◆ **Problema 1**
Reescreva de forma mais curta o parágrafo do texto sobre cultura e trabalho que começa com "Há quase um ano", mantendo seus fatos principais.
◆ **Problema 2**
Responda com base no texto sobre cultura e trabalho:
(a) Em que data o texto foi publicado?
(b) Quem é o sócio na criação da Cult Cultura Marketing?
(c) Em que veículo o texto é apresentado como o primeiro sobre marketing cultural?
◆ **Problema 3**
Extraia do texto sobre cultura e trabalho, sem nenhuma alteração, o trecho que vai de "Há quase um" até "Ela não trabalha?".

◆ **Fonte**
•••••

1 de jun. de 2012

Cultura, trabalho e prazer

Por Thais Polimeni

Trabalhar com cultura é extremamente prazeroso e recompensador. Falo isso com a propriedade de quem já trabalhou em diversos ramos do mundo corporativo, e que sempre foi apaixonada por arte e cultura.
Há quase um ano, decidi me dedicar totalmente à área cultural, criando a Cult Cultura Marketing (conheça aqui), ao lado de meu amigo e sócio, Leonardo Cássio. Começamos com um blog, sem muita pretensão. As oportunidades foram aparecendo naturalmente e, então, surgiu a Cult Cultura Marketing.
Sair do mundo corporativo e iniciar uma atividade na área cultural não é nada fácil, principalmente de explicar sua atitude para outras pessoas, mesmo se o seu trabalho for com marketing ou produção cultural.
O mercado cultural é muitas vezes associado ao lazer e ao entretenimento, fazendo com que, em alguns casos, a sociedade não considere que os profissionais dessas áreas sejam realmente trabalhadores. Um exemplo básico é aquele famoso diálogo:
— Ela trabalha com o quê?
— Ela é atriz.
— Mas só atriz? Ela não trabalha?
Como se o ato de estudar o texto, construir a personagem, ensaiar e se apresentar não fosse digno de ser chamado de trabalho.
Neste primeiro texto sobre marketing cultural, aqui no Jornalirismo, vou falar sobre a relação entre cultura e mundo do trabalho, mostrando as modificações em todas as esferas do “trabalho” e as consequentes oportunidades na área cultural.

•••••

◆ **Material fornecido**

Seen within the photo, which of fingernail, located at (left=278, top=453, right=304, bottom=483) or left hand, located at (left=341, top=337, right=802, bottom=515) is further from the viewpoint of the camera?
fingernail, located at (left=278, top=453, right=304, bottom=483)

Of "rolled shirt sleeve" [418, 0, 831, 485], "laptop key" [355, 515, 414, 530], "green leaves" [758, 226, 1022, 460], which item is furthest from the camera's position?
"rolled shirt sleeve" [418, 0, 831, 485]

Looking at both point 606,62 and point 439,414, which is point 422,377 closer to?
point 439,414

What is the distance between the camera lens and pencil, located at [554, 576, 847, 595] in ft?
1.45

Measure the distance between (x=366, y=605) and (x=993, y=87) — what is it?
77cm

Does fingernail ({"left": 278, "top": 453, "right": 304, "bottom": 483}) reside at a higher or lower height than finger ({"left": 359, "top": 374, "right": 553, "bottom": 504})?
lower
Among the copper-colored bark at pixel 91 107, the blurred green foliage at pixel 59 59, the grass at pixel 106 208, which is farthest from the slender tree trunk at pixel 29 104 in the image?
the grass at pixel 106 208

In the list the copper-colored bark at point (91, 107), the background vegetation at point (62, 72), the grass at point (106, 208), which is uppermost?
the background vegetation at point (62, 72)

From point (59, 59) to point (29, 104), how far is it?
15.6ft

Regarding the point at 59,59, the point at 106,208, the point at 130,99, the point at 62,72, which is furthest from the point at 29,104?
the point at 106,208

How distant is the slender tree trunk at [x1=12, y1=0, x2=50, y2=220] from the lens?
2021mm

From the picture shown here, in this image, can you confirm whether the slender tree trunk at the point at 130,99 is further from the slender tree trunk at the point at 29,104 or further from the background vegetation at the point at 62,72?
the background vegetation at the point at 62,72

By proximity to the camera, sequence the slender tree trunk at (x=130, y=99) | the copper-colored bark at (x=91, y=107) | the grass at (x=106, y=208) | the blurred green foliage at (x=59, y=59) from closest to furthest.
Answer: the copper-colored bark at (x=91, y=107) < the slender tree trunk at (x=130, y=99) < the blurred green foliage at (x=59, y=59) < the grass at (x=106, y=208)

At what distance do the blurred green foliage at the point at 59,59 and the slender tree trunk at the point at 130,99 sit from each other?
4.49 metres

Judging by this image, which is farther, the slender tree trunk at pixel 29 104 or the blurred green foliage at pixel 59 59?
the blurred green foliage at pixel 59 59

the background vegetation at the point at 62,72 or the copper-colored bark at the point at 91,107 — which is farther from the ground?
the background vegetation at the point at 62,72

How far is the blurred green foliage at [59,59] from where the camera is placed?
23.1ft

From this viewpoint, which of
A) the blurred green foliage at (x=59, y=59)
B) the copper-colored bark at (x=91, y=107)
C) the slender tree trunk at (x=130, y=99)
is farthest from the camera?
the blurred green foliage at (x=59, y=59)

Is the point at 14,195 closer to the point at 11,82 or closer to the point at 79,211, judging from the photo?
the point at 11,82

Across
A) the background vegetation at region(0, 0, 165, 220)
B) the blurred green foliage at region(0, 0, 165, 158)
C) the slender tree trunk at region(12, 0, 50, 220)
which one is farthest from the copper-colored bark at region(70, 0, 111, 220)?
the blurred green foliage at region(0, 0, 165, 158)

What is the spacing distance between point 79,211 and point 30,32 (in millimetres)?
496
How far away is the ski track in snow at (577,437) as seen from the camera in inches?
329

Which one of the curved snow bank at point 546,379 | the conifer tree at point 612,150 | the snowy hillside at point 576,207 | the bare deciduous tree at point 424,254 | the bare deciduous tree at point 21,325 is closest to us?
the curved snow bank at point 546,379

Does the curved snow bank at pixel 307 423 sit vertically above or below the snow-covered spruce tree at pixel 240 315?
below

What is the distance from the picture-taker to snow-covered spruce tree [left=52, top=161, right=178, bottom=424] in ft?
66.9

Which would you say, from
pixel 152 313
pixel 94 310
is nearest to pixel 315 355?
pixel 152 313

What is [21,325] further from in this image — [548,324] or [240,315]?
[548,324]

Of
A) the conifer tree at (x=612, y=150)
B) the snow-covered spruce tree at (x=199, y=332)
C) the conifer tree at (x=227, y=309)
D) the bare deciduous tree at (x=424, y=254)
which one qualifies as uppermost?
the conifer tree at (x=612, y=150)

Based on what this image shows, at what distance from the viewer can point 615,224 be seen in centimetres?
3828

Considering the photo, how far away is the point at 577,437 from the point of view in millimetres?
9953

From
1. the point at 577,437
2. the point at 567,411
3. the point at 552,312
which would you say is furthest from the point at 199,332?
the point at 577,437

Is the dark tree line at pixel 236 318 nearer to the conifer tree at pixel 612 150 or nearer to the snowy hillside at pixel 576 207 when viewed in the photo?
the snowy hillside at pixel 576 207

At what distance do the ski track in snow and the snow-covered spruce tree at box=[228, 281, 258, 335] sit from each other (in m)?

•••••

◆ **Resposta completa 1**
Há quase um ano, decidi me dedicar só à área cultural e criei a Cult Cultura Marketing com meu amigo e sócio Leonardo Cássio. Tudo começou com um blog despretensioso, e a empresa surgiu à medida que as oportunidades apareceram.

◆ **Resposta completa 2**
(a) Em 1 de jun. de 2012.
(b) Leonardo Cássio.
(c) No Jornalirismo.

◆ **Resposta completa 3**
Há quase um ano, decidi me dedicar totalmente à área cultural, criando a Cult Cultura Marketing (conheça aqui), ao lado de meu amigo e sócio, Leonardo Cássio. Começamos com um blog, sem muita pretensão. As oportunidades foram aparecendo naturalmente e, então, surgiu a Cult Cultura Marketing.
Sair do mundo corporativo e iniciar uma atividade na área cultural não é nada fácil, principalmente de explicar sua atitude para outras pessoas, mesmo se o seu trabalho for com marketing ou produção cultural.
O mercado cultural é muitas vezes associado ao lazer e ao entretenimento, fazendo com que, em alguns casos, a sociedade não considere que os profissionais dessas áreas sejam realmente trabalhadores. Um exemplo básico é aquele famoso diálogo:
— Ela trabalha com o quê?
— Ela é atriz.
— Mas só atriz? Ela não trabalha?